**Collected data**
-- Opening Marker --
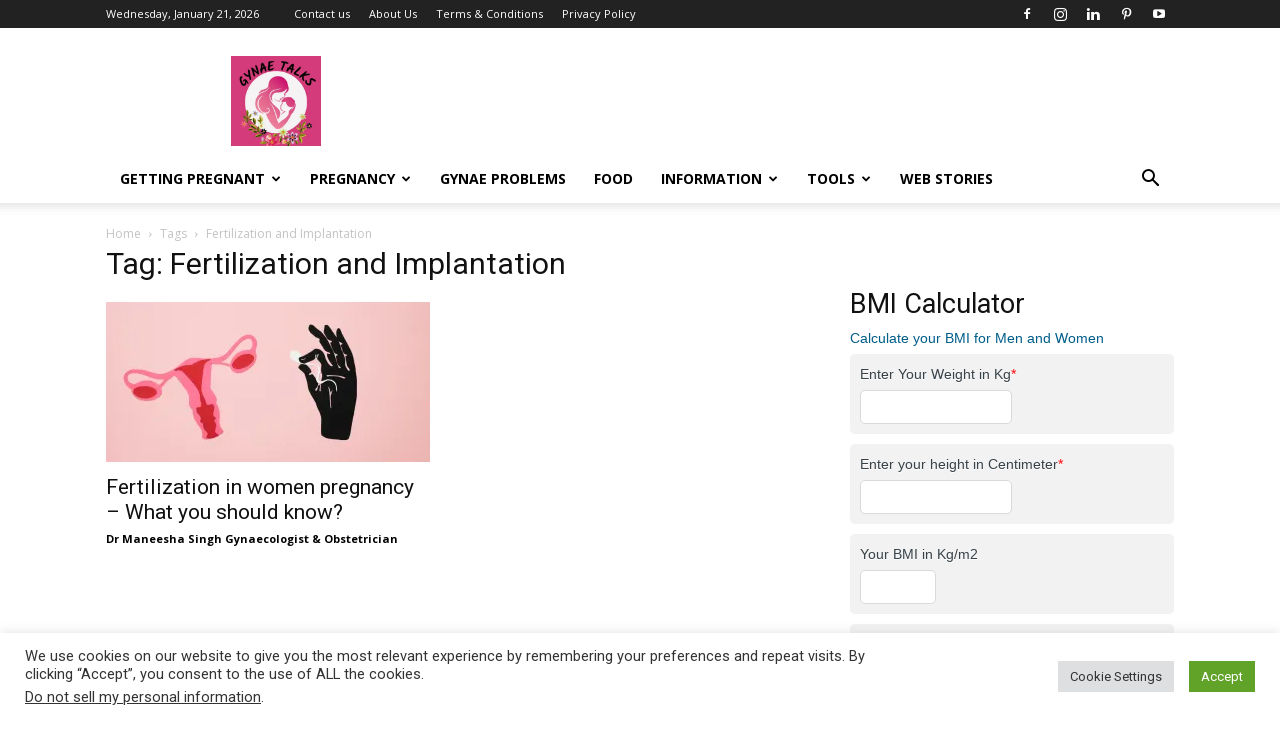

--- FILE ---
content_type: text/html; charset=utf-8
request_url: https://www.google.com/recaptcha/api2/aframe
body_size: 267
content:
<!DOCTYPE HTML><html><head><meta http-equiv="content-type" content="text/html; charset=UTF-8"></head><body><script nonce="W101O9MONLZ4L6ObZZY0kA">/** Anti-fraud and anti-abuse applications only. See google.com/recaptcha */ try{var clients={'sodar':'https://pagead2.googlesyndication.com/pagead/sodar?'};window.addEventListener("message",function(a){try{if(a.source===window.parent){var b=JSON.parse(a.data);var c=clients[b['id']];if(c){var d=document.createElement('img');d.src=c+b['params']+'&rc='+(localStorage.getItem("rc::a")?sessionStorage.getItem("rc::b"):"");window.document.body.appendChild(d);sessionStorage.setItem("rc::e",parseInt(sessionStorage.getItem("rc::e")||0)+1);localStorage.setItem("rc::h",'1769009039901');}}}catch(b){}});window.parent.postMessage("_grecaptcha_ready", "*");}catch(b){}</script></body></html>

--- FILE ---
content_type: application/javascript; charset=utf-8
request_url: https://fundingchoicesmessages.google.com/f/AGSKWxUkLqnq2sC9qojSue4oEMP6Xaq_ZhoIQskFSWo-rWHgmYF_bIhrAjv0rGG-x4M1sbOlMDHRFJWwU1CT7-fwCj2kXLqSFnU9vyxpdZz2AqlUyc2tyfEBPWBeZuWH8dKzpX8jRI8eeThuelVBIoRyF0VgEvPJ3lfeHE__AMAtr2-Njs9O7UjbL6LMPPg=/_/swfbin/ad3_/dfp/dfp--ad2_-feed-ads./adobject.
body_size: -1292
content:
window['e7a39cdd-e227-4822-805d-e5e4dc858183'] = true;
-- Closing Marker --
**ASSIGNMENT**
Every line above that contains the word "html" should be reported.

**EXERCISE RESULT**
content_type: text/html; charset=utf-8
<!DOCTYPE HTML><html><head><meta http-equiv="content-type" content="text/html; charset=UTF-8"></head><body><script nonce="W101O9MONLZ4L6ObZZY0kA">/** Anti-fraud and anti-abuse applications only. See google.com/recaptcha */ try{var clients={'sodar':'https://pagead2.googlesyndication.com/pagead/sodar?'};window.addEventListener("message",function(a){try{if(a.source===window.parent){var b=JSON.parse(a.data);var c=clients[b['id']];if(c){var d=document.createElement('img');d.src=c+b['params']+'&rc='+(localStorage.getItem("rc::a")?sessionStorage.getItem("rc::b"):"");window.document.body.appendChild(d);sessionStorage.setItem("rc::e",parseInt(sessionStorage.getItem("rc::e")||0)+1);localStorage.setItem("rc::h",'1769009039901');}}}catch(b){}});window.parent.postMessage("_grecaptcha_ready", "*");}catch(b){}</script></body></html>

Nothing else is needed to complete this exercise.